Richard W. Olsen
Professor
Department of Molecular & Medical Pharmacology
Recent Publications
Structural models of ligand-gated ion channels: sites of action for anesthetics and ethanol.
Cysteine substitutions define etomidate binding and gating linkages in the α-M1 domain of γ-aminobutyric acid type A (GABAA) receptors.
Recent advances in the discovery and preclinical testing of novel compounds for the prevention and/or treatment of alcohol use disorders.
Ethanol promotes clathrin adaptor-mediated endocytosis via the intracellular domain of δ-containing GABAA receptors.
Dihydromyricetin as a novel anti-alcohol intoxication medication.
Olsen’s research has focused on the structure and function of GABAA receptors, including studies on the structural basis of receptor pharmacological heterogeneity, establishment of functional domains in the GABAA receptor protein, and intracellular trafficking of GABAA receptors into and out of synapses.

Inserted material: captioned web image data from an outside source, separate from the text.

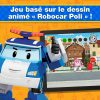 Robocar Poli Jeux 3 4 5 Ans Gratuit Games For Boys Pour encequiconcerne Jeux Gratuit 4 Ans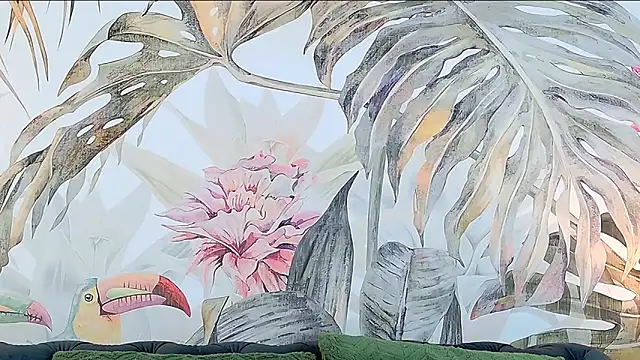 GoldCherry7 online show from 02/01/26, 08:07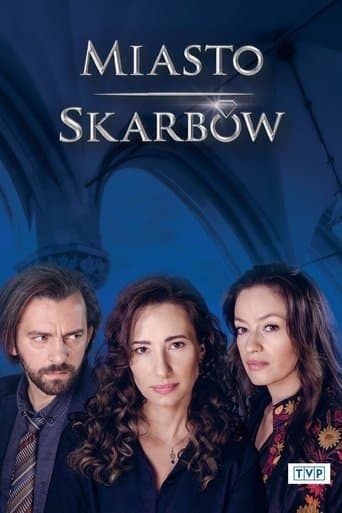 Miasto skarbów Bajeczki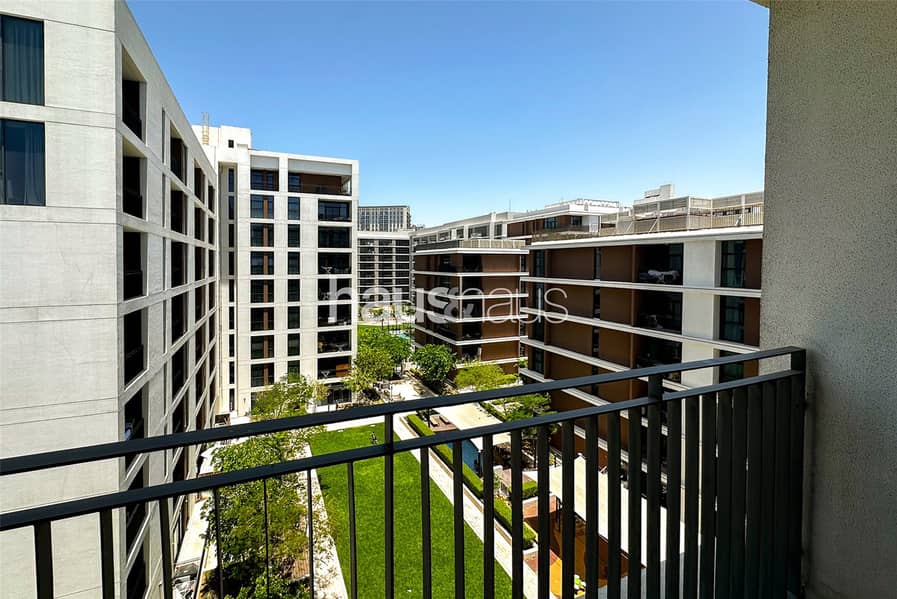 Chiller Free | Fully Furnished | Available Now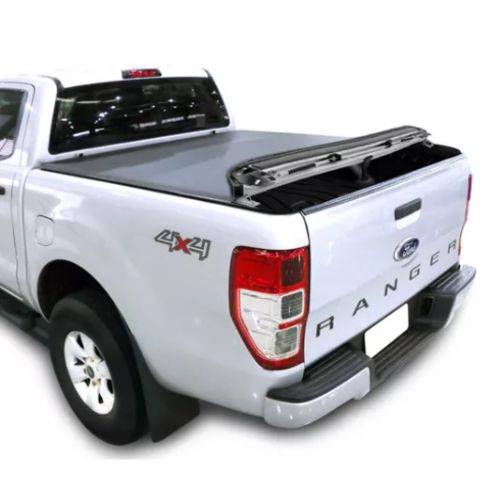 Assistência Técnica, SAC e Garantia do produto Capota Maritima Ford Ranger Cabine Dupla Ano 2012 em Diante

They have also established an animal model of alcohol dependence and epileptogenesis and an animal model of mental retardation and epilepsy. In the first case, ethanol is administered to rats on an intermittent chronic regimen which results in increased severity of withdrawal and a persistent kindled-like state of hyperexcitability, with increased anxiety and sleep disturbance. This is associated with hypoinhibition in the hippocampus, due to altered GABAA receptor subunit composition.

In the second case, mice lacking certain GABAA receptor subunits are studied to learn about their function in the brain. Animals lacking the beta 3 subunit have epilepsy and other neuropsychiatric abnormalities resembling the human genetic disease Angelman syndrome. Trainees participate in this research at the level of molecular biology (making gene targeting constructs, transfected embryonic stem cells, and transgenic mice), molecular pharmacology (studying recombinant GABA receptors in cell expression systems, using radioligand receptor binding and signal transduction assays, including electrophysiology, and studying brains in vitro from treated animals), and animal behavior (characterizing mutant and transgenic mice).